Nixdorf include, but are not limited to, the expected timing and likelihood of the completion of the contemplated business combination, including the timing, receipt and terms and conditions of any required governmental and regulatory approvals of the contemplated business combination that could reduce anticipated benefits or cause the parties not to consummate, or to abandon the transaction, the ability to successfully integrate the businesses, the occurrence of any event, change or other circumstances that could give rise to the termination of the business combination agreement or the contemplated offer, the risk that the parties may not be willing or able to satisfy the conditions to the contemplated business combination or the contemplated offer in a timely manner or at all, risks related to disruption of management time from ongoing business operations due to the contemplated business combination, the risk that any announcements relating to the contemplated business combination could have adverse effects on the market price of Diebold’s common shares, and the risk that the contemplated transaction or the potential announcement of such transaction could have an adverse effect on the ability of Diebold to retain and hire key personnel and maintain relationships with its suppliers, and on its operating results and businesses generally. These risks, as well as other risks associated with the contemplated business combination, are more fully discussed in the prospectus that is attached as Annex 4 to the German offer document and has been filed with the SEC. Additional risks and uncertainties are identified and discussed in Diebold’s reports filed with the SEC and available at the SEC’s website at www.sec.gov. Any forward-looking statements speak only as at the date of this document. Except as required by applicable law, neither Diebold nor Wincor Nixdorf undertakes any obligation to update or revise publicly any forward-looking statement, whether as a result of new information, future events or otherwise.

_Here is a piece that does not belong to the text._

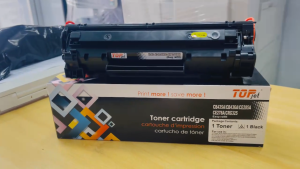 Hộp Mực In Thương Hiệu TOPJET CB435A/CB436A Tương Thích Với Dòng Máy In Laser Đen Trắng Canon. Hàng Chất Lượng Giá Rẻ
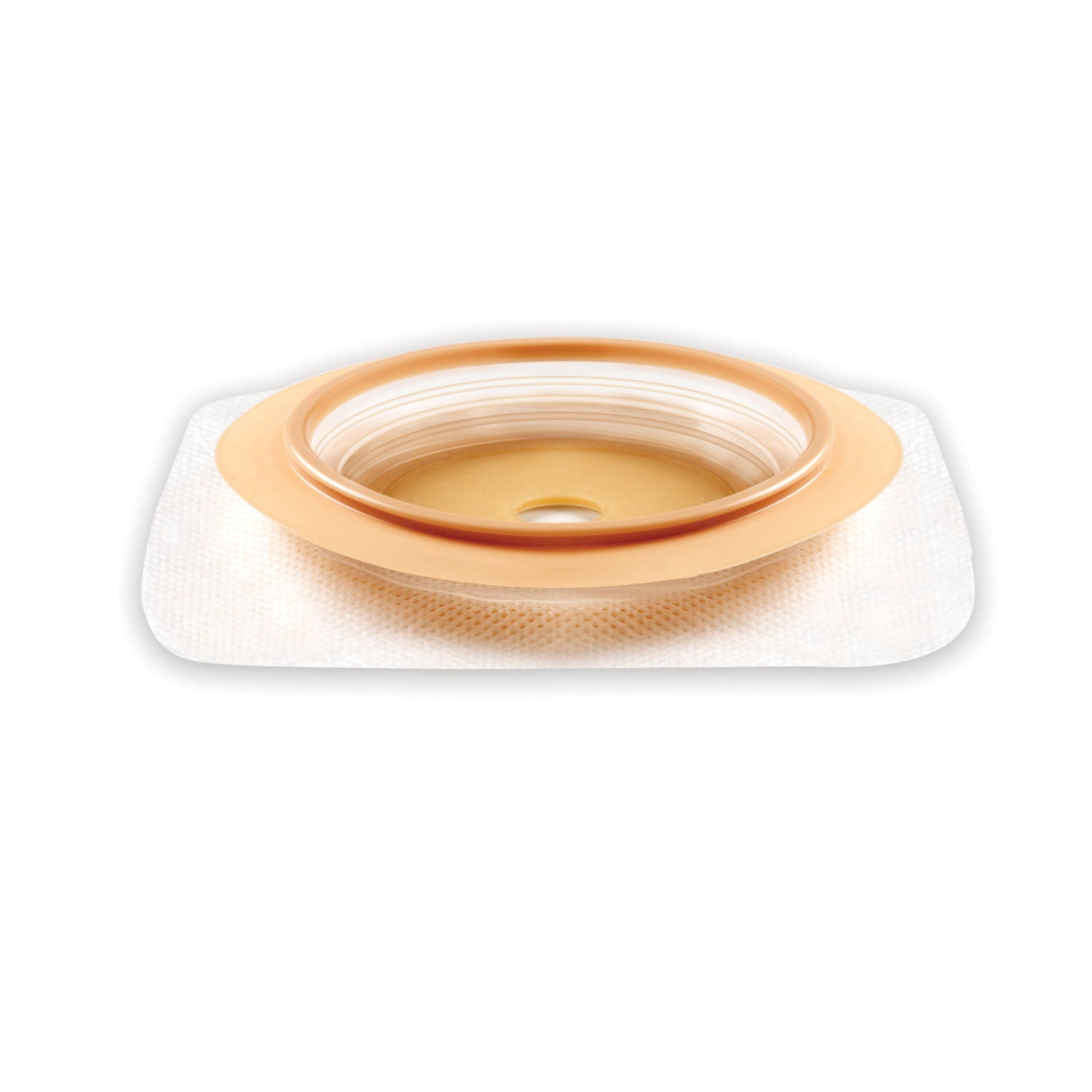 421454 - Convatec - Durahesive Skin Barrier with Acrylic Collar, 1 3/4" Flange, Tan, 1/2" - 13/16" Stoma Opening, 10/bx (Continental US Only) , bx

This communication may outline certain key German tax principles related to the participation in the voluntary public tender offer that may be or may become relevant to holders of shares of Wincor Nixdorf. Any discussion of German tax considerations is of a general nature only and does not constitute a comprehensive or definitive explanation of all possible aspects of German taxation that may be relevant for shareholders of Wincor Nixdorf. Furthermore, this communication does not address non-German tax considerations that may apply to a shareholder that is a tax resident of a jurisdiction other than Germany. This communication is based upon domestic German tax laws in effect as of the date hereof. It is important to note that the legal situation may change, possibly with retroactive effect, and that no assurance can be given regarding the tax treatment of this transaction by fiscal authorities and the courts.